Coach Sean McVay said he isn't aware of Gurley needing any medical procedures during the offseason, Rich Hammond of the Los Angeles Daily News reports. McVay acknowledged he hasn't spoken with the team's training staff since Gurley had his season-end physical exam Tuesday. It's possible that meeting brings something to light, but for now McVay is sticking with the party line that he simply thought a mixture of Gurley and C.J. Anderson gave the Rams their best to chance to win during the playoffs. Gurley also maintains he made a full recovery from his late-season knee injury prior to the playoffs. Running backs coach Skip Peete may have provided a better glimpse into the team's thinking a few days before the Super Bowl when he suggested that Gurley never returned to peak condition after sitting out Weeks 16 and 17. It's a reasonable explanation for getting Anderson involved, but it still doesn't explain the extent of that involvement.
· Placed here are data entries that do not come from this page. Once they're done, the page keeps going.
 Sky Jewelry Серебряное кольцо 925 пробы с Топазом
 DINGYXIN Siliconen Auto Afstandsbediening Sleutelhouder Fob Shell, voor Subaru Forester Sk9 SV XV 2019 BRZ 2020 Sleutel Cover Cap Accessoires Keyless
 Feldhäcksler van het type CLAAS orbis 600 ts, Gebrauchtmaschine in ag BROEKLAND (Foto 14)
Gurley had just 16 touches between the NFC Championship Game and Super Bowl, after averaging 22.5 per game during the regular season. He'll likely return to his workhorse role in 2019, though there may be some concerns about volume if the Rams re-sign Anderson.
Gurley carried 10 times for 35 yards and caught his only target for a one-yard loss during Sunday's 13-3 loss to the Patriots. Gurley out-touched C.J. Anderson in this one, but he did little with his opportunities en route to just 3.5 yards per carry. So ends what was a bizarre postseason for the star back, who excelled against the Cowboys before totaling just 14 carries for 45 yards over the final two games. Gurley enjoyed an otherworldly regular season in which he piled up 1,831 scrimmage yards and 21 touchdowns, making him an elite fantasy option heading into the 2019 campaign. However, given the way his postseason ended, he may carry some level of risk if Anderson stays in Los Angeles.
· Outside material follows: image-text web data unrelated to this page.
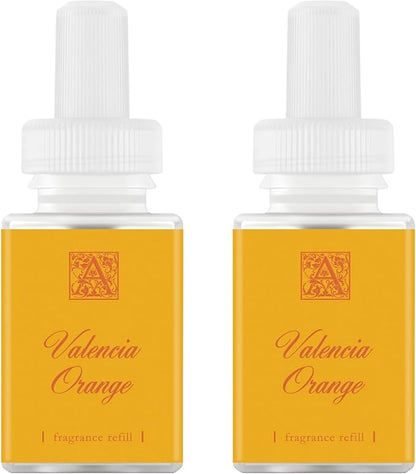Pura & Aromatique Home Scent Refill - Smart Home Air Diffuser Fragrance - Up to 120-Hours of Luxury Fragrance per Refill - Household Essential - Clean Diffuser - 2 Pack - Valencia Orange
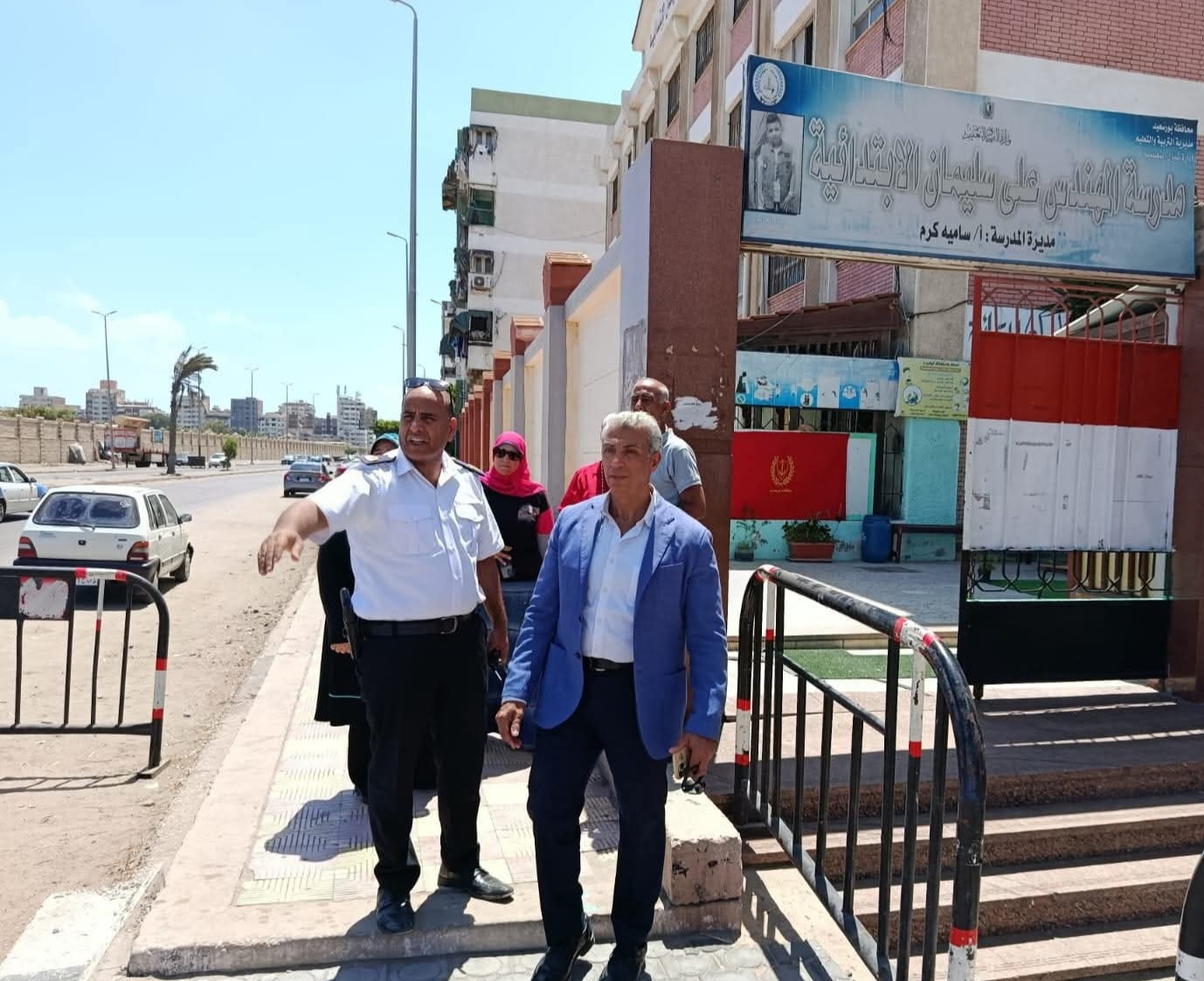 جانب من تفقد الاستعدادات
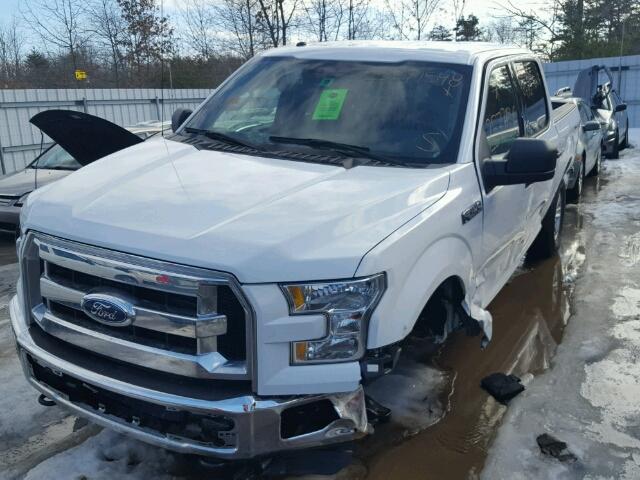 1FTEW1EF5GFA23434 - 2016 FORD F150 SUPER WHITE photo 2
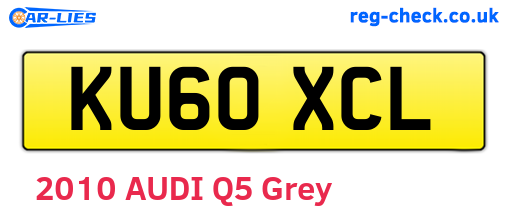 KU60XCL are the vehicle registration plates.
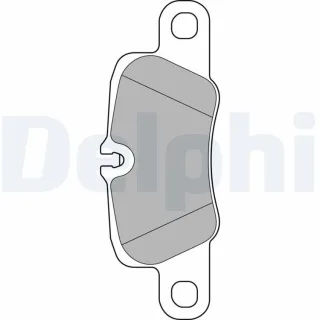 Delphi Bremsbel?ge hinten Porsche 911 Panamera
Gurley is expected to continue splitting carries with C.J. Anderson during the Super Bowl, NFL.com's Ian Rapoport reports. There's been some chatter about Gurley potentially returning to his workhorse role with two weeks to recover after the last game -- a 26-23 win over the Saints in which Anderson held a 37-32 advantage for snaps and a 16-4 edge for carries. The split should tilt back toward Gurley against the Patriots, but that doesn't mean he'll recoup the high-usage role he handled Weeks 1-15 of the regular season. Rams running backs coach Skip Peete recently revealed that the team talked to Gurley before the playoffs and told him he wouldn't be getting his accustomed workload. Peete also mentioned that Gurley did an excellent job in pass protection during the NFC Championship Game, though his strong work was overshadowed by a pair of first-quarter drops and a lack of touches thereafter. Both player and team maintain that Gurley is fully recovered from the knee injury which held him out for Weeks 16 and 17.
Coach Sean McVay said Tuesday that Gurley will be a big part of the Super Bowl, Albert Breer of TheMMQB.com reports. Gurley blamed performance rather than health for his limited role in the NFC Championship Game, noting that he was "sorry as hell" early in the contest. Of course, fellow running back C.J. Anderson didn't exactly tear it up against a tough New Orleans front, picking up 44 yards on 16 carries to end a three-game streak with triple-digit yardage and at least 5.3 YPC. Gurley is a good bet to see an uptick from his five touches in the NFCCG, but that doesn't mean he'll push Anderson out of the picture. With everything on the line this week, the Rams probably won't give any reliable hints about the workload split in their backfield.
Gurley suggested health wasn't a factor in his limited role during Sunday's 26-23 win over the Rams, instead blaming his poor performance early in the game, ESPN.com's Lindsey Thiry reports. "I was sorry as hell today," Gurley said after the game. "I was sorry. So, C.J. did his thing and the whole team did its thing." Gurley lost four yards on his first carry and then dropped a pass into a defender's hands for an interception on the next snap. C.J. Anderson got most of the work from that point forward, ultimately finishing with a 37-32 snap advantage and a 16-4 edge for carries. Gurley did have a six-yard rushing touchdown in the second quarter and a three-yard reception in the final minute of regulation, so it wasn't a case of being benched. Gurley's role will be one of the major storylines heading into the Super Bowl, with coach Sean McVay surely hoping his superstar running back can relocate his top form. While he may be free of pain and technically healthy, a late-season knee injury seems to have taken Gurley out of his comfort zone. Anderson did a great job filling in the previous three games, but he was limited to 2.8 yards per carry in the NFC Championship Game.